> [Record extracts]:
-*-
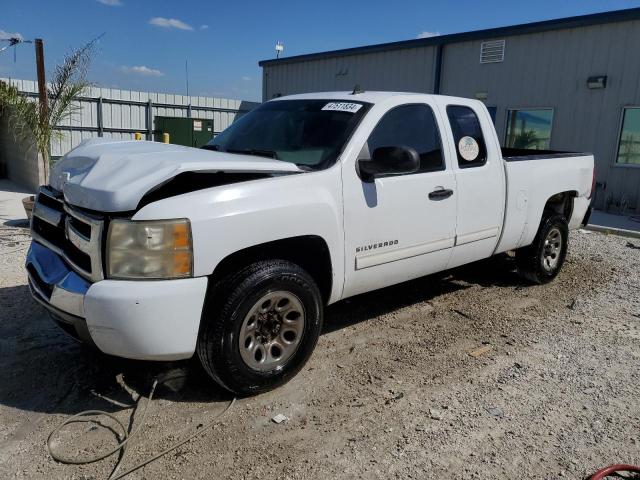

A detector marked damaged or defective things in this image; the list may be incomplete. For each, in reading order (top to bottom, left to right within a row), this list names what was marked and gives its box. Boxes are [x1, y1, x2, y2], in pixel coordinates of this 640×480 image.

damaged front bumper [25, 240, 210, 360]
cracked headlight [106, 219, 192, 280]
-*-
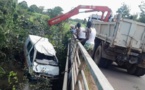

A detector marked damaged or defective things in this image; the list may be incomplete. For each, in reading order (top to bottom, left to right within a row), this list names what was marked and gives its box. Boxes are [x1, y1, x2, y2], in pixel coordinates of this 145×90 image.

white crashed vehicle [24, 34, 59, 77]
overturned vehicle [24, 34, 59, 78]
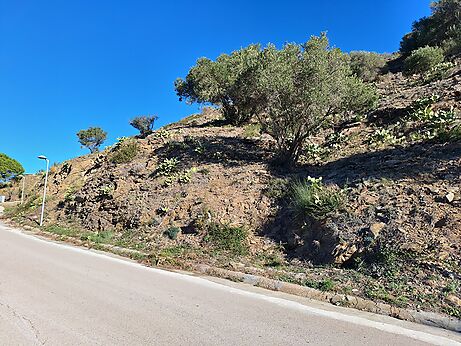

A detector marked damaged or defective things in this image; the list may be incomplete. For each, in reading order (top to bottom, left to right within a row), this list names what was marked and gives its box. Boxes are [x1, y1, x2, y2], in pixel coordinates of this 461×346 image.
-*-
> [Exercise]:
Reproduce the material word for word, starting at the line that contains "this 640×480 image." and ending with the line that contains "cracked headlight [106, 219, 192, 280]", both of those lines included.

> [Complete response]:
A detector marked damaged or defective things in this image; the list may be incomplete. For each, in reading order (top to bottom, left to right within a row), this list names what was marked and gives its box. Boxes are [x1, y1, x2, y2], in pixel coordinates of this 640×480 image.

damaged front bumper [25, 240, 210, 360]
cracked headlight [106, 219, 192, 280]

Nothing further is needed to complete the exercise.